■ Texto ■
════════════════
A propósito de Borgen, dos cosas parecen ocurrir indefectiblemente con parte de la élite política casi en cualquier latitud. La una es su desplazamiento progresivo y calculado hacia el llamado “centro político”, aunque la mencionada etiqueta suele terminar encubriendo –como hoy ocurre con el rótulo de “socialdemócrata”– una majamama quizá parecida a la apreciable en esa chacota televisiva que enervó a Peña, con todos en un mismo lodo revolcados y sonrientes, que eso también es relevante: pasarlo bien en cámara, para que no se diga que son unos amargados. En esa deriva hacia el “centro político”, ese lugar tan cómodo y ambiguo, van asomando los múltiples conversos de hoy para sumarse juntos al baile. Y, a la par que Joaquín Lavín se proclama un socialdemócrata de nuevo cuño (o quizá de toda la vida, puestos a maquillar el propio pasado, también se puede hacer uno un lifting), José Miguel Insulza le presta ropa en Tolerancia Cero –aunque él dice que está diciendo otra cosa– y lo proclama una garantía mayor que el alcalde Jadue para la democracia. Así estamos, entonces. ¡Qué subespecie un poco obscena ésta de los conversos dentro de la propia casta!
════════════════
■ Material recopilado ■
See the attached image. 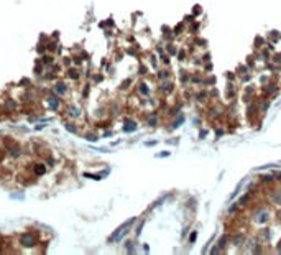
════════════════
■ Instrucción ■
Por favor, indica si cada afirmación coincide con el texto sobre Borgen. Responde sí o no y cita literalmente las palabras del texto que lo deciden.
1. Joaquín Lavín se declara socialdemócrata.
2. La chacota televisiva entusiasmó a Peña.
3. El «centro político» se presenta como un lugar cómodo y ambiguo.

■ Respuesta ■
1. Sí: «Joaquín Lavín se proclama un socialdemócrata de nuevo cuño».
2. No: «esa chacota televisiva que enervó a Peña».
3. Sí: «ese lugar tan cómodo y ambiguo».